In your article "Ma reiterates vow to open cross-strait transport if elected" (page 3, Oct. 1), it is claimed that "China-bound investment is capped at 40 percent of a company's net worth."
This is just one instance of an oft-repeated mistake, if not an outright lie -- a blind repetition of a politically convenient and malicious simplification of the current laws regarding investment in China by Taiwanese companies.
First, it is hardly ever noted that this limit only applies to public companies. In Taiwan, where small and medium businesses form the majority of companies, this is a relatively small percentage.
Second, it is not true that investment is capped at 40 percent of a company's net worth -- only capital raised in Taiwan counts. Larger companies in Taiwan almost always have much more capital in financial markets such as the US and Hong Kong. The restriction does not apply to any of that capital. Nor does any restriction apply to profits made in China, which can be reinvested freely.
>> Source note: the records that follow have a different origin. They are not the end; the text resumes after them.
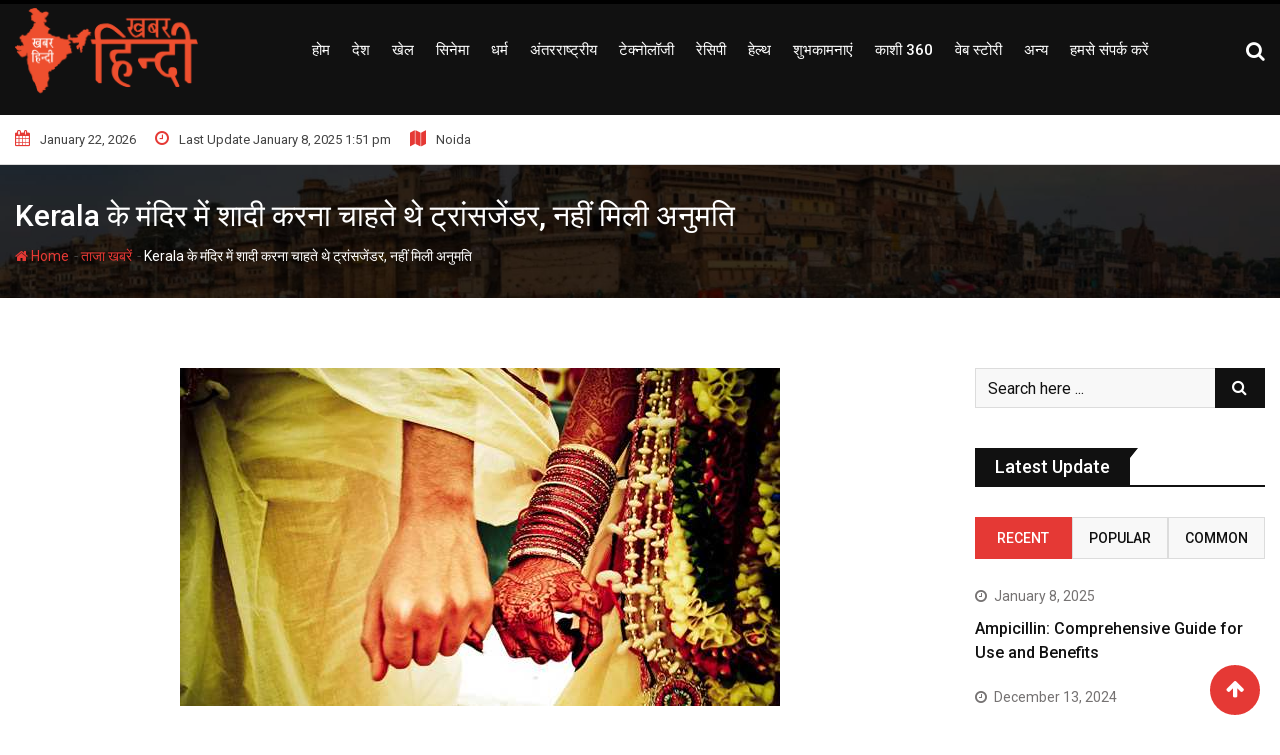

--- FILE ---
content_type: text/html; charset=utf-8
request_url: https://www.google.com/recaptcha/api2/aframe
body_size: 266
content:
<!DOCTYPE HTML><html><head><meta http-equiv="content-type" content="text/html; charset=UTF-8"></head><body><script nonce="Pufg6UVpbbZi360ak6BKiw">/** Anti-fraud and anti-abuse applications only. See google.com/recaptcha */ try{var clients={'sodar':'https://pagead2.googlesyndication.com/pagead/sodar?'};window.addEventListener("message",function(a){try{if(a.source===window.parent){var b=JSON.parse(a.data);var c=clients[b['id']];if(c){var d=document.createElement('img');d.src=c+b['params']+'&rc='+(localStorage.getItem("rc::a")?sessionStorage.getItem("rc::b"):"");window.document.body.appendChild(d);sessionStorage.setItem("rc::e",parseInt(sessionStorage.getItem("rc::e")||0)+1);localStorage.setItem("rc::h",'1769106404657');}}}catch(b){}});window.parent.postMessage("_grecaptcha_ready", "*");}catch(b){}</script></body></html>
The Democratic Progressive Party has engaged in a policy of "opening, with exceptions" and few of the old restrictions remain. The exceptions, besides the obvious defense industry restrictions, are in semiconductor manufacturing and LCD panel manufacturing -- areas in which Taiwan has been and continues to be a strong player. It should also be noted that United Microelectronics Corp has attempted to illegally circumvent the remaining restrictions.
Its larger, more successful competitor, Taiwan Semiconductor Manufacturing Co, has made no moves to invest in China, and founder Morris Chang said recently that debate over "opening" is a red-herring issue (假議題) taking attention away from the true keys to sustained economic competitiveness -- creativity and innovation.
The government should ease restrictions on setting up older-generation semiconductor plants in China, but this is one small step in a very broad policy of opening to China.
Taiwan's China-bound investment continues to be among the top of all foreign investors in China and two-way trade continues to climb to new heights.
I urge the Taipei Times not to mislead readers. Give them a more complete and balanced picture of this important issue.